Lucy (id, Francia/Usa, 2014) di Luc Besson con Scarlett Johansson, Morgan Freeman, Amr Waked, Choi Min-Sik, Luca Angeletti
Sceneggiatura di Luc Besson
Fantascienza, 1h 30′, Universal Pictures International Italy, in uscita il 25 settembre 2014
Voto: 7 su 10
Quando l’instancabile Luc Besson decide di dirigere una propria sceneggiatura, a fronte di un prolifico numero di copioni prodotti nella sua lunga carriera di cineasta, vuol dire che il progetto ha delle potenzialità che vanno oltre l’aspetto puramente spettacolare. D’altronde, chi ha imparato a (ri)conoscere il regista francese, sa bene che dalle sue pellicole raramente ci si potrà attendere riflessioni di spessore. È appunto il caso di Lucy, nuovo action-thriller fantascientifico, dopo la commedia gioiello Malavita, che paventa approfondimenti sulla mente umana e rivelazioni sul senso della vita, e si risolve come da pronostico in un’entusiasmante sarabanda di invenzioni visive ed effetti speciali.
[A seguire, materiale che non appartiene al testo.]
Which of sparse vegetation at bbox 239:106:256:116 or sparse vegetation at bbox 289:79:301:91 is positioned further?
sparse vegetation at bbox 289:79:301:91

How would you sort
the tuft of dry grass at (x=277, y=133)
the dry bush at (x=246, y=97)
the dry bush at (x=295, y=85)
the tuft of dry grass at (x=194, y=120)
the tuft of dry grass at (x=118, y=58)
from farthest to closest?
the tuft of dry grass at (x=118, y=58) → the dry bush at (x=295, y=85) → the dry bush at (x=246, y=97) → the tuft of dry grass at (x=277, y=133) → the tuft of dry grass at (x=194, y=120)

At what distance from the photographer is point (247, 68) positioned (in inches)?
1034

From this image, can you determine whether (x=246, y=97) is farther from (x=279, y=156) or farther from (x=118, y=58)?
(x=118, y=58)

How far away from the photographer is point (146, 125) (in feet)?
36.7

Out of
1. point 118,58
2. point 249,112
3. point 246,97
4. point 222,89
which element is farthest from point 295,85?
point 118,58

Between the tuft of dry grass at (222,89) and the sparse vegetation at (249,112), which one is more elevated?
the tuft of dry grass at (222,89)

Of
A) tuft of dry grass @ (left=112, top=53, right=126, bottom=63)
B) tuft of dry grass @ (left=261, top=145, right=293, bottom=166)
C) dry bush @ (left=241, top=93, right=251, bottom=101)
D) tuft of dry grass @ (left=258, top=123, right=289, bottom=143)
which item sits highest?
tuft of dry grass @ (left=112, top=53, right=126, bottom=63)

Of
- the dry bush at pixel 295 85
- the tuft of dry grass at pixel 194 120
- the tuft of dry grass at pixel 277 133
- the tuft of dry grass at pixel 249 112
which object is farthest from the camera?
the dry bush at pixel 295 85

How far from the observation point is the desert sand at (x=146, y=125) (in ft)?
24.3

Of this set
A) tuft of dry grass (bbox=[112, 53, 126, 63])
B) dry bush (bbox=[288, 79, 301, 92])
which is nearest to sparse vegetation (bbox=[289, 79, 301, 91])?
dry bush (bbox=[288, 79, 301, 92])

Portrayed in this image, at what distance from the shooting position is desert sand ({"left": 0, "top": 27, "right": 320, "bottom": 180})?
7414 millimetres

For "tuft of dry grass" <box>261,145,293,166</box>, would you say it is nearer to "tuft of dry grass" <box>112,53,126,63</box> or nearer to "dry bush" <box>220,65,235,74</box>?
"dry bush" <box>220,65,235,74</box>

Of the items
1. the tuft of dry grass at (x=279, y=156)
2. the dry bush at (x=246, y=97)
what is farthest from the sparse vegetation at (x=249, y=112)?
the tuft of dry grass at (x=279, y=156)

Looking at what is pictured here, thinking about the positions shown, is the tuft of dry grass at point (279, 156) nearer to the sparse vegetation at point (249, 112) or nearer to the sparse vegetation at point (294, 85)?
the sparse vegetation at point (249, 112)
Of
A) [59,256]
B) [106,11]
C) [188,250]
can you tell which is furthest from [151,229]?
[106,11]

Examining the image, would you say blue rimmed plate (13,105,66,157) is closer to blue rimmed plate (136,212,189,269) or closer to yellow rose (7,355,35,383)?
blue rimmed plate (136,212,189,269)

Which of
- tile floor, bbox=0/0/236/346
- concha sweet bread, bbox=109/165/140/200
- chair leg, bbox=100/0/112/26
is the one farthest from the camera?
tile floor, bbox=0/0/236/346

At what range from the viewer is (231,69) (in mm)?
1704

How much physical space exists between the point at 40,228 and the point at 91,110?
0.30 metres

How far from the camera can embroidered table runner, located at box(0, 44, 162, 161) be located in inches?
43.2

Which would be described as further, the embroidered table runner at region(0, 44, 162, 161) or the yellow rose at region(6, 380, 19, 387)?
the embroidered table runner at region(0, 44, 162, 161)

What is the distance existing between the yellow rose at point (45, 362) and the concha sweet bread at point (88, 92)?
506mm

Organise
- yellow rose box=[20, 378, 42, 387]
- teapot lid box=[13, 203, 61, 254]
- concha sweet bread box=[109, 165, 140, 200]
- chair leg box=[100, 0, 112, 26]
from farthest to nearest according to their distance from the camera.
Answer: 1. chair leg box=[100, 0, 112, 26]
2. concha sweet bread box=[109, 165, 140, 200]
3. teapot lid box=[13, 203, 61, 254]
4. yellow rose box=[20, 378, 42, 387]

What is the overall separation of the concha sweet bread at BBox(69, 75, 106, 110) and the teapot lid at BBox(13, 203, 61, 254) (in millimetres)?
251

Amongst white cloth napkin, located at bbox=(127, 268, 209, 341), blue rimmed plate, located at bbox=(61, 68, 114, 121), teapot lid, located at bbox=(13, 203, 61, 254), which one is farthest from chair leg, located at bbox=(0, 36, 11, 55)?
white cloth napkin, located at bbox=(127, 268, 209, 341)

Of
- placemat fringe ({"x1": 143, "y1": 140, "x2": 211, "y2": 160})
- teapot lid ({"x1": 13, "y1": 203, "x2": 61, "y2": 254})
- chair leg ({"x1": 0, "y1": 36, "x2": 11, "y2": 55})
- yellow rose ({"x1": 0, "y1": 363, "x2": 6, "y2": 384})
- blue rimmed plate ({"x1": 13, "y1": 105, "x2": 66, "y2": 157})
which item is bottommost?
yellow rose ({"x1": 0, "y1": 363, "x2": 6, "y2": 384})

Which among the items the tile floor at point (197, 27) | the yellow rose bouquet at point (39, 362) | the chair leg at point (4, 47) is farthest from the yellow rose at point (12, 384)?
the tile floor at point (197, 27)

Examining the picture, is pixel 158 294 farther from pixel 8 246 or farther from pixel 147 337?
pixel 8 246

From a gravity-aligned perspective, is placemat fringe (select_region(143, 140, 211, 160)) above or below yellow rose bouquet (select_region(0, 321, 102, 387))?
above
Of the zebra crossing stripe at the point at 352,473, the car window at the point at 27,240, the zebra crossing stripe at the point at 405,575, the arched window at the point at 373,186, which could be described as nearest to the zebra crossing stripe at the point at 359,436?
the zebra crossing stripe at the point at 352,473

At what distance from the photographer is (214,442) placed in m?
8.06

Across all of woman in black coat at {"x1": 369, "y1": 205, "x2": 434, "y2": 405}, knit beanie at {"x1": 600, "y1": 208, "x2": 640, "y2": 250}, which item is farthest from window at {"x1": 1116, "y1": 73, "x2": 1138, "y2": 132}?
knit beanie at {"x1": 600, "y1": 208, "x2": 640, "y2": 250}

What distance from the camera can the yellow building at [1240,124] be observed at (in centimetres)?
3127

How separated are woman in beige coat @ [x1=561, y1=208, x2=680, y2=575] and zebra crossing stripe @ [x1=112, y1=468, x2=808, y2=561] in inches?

La protagonista (Johansson) si chiama Lucy – come il primo Australopiteco bipede rinvenuto negli anni Settanta e vissuto oltre tre milioni di anni fa – ed è una studentessa fuori sede in una grande metropoli orientale. La ragazza, prelevata da una pericolosa gang coreana, verrà utilizzata come corriere per una nuova droga sintetica in grado di accelerare il processo di connessioni cerebrali dal 10%, che è il livello umano, fino al 100%. Ma quando il pacchetto, impiantatole chirurgicamente, si lacera dopo una colluttazione, la droga inizia ad essere assorbita e per Lucy avrà inizio un’esperienza inconcepibile, con una nuova percezione del suo corpo e della realtà circostante…
Besson vorrebbe unire la divulgazione scientifica all’intrattenimento di massa, mischia Quark con l’avvenirismo di Matrix (al quale è fin troppo debitore), tiene Kubrick bene a mente fino a suggerire risvolti mistici sull’evoluzione della specie e la natura dell’essere umano. Troppa grazia si dirà, e in effetti le spiegazioni scadono inesorabilmente in un mare di contraddizioni in termini. Ma sarebbe ingiusto guardare al film come a un trattato di studi precognitivi quando l’apparato ludico è così sfacciatamente sfrenato da riparare all’esilità dell’intreccio narrativo. Il divertimento è assicurato e la bella Scarlett, oltre a regalarci un autentico pezzo di recitazione al telefono sul lettino d’ospedale, merita di entrare nella gloriosa galleria di eroine bessoniane.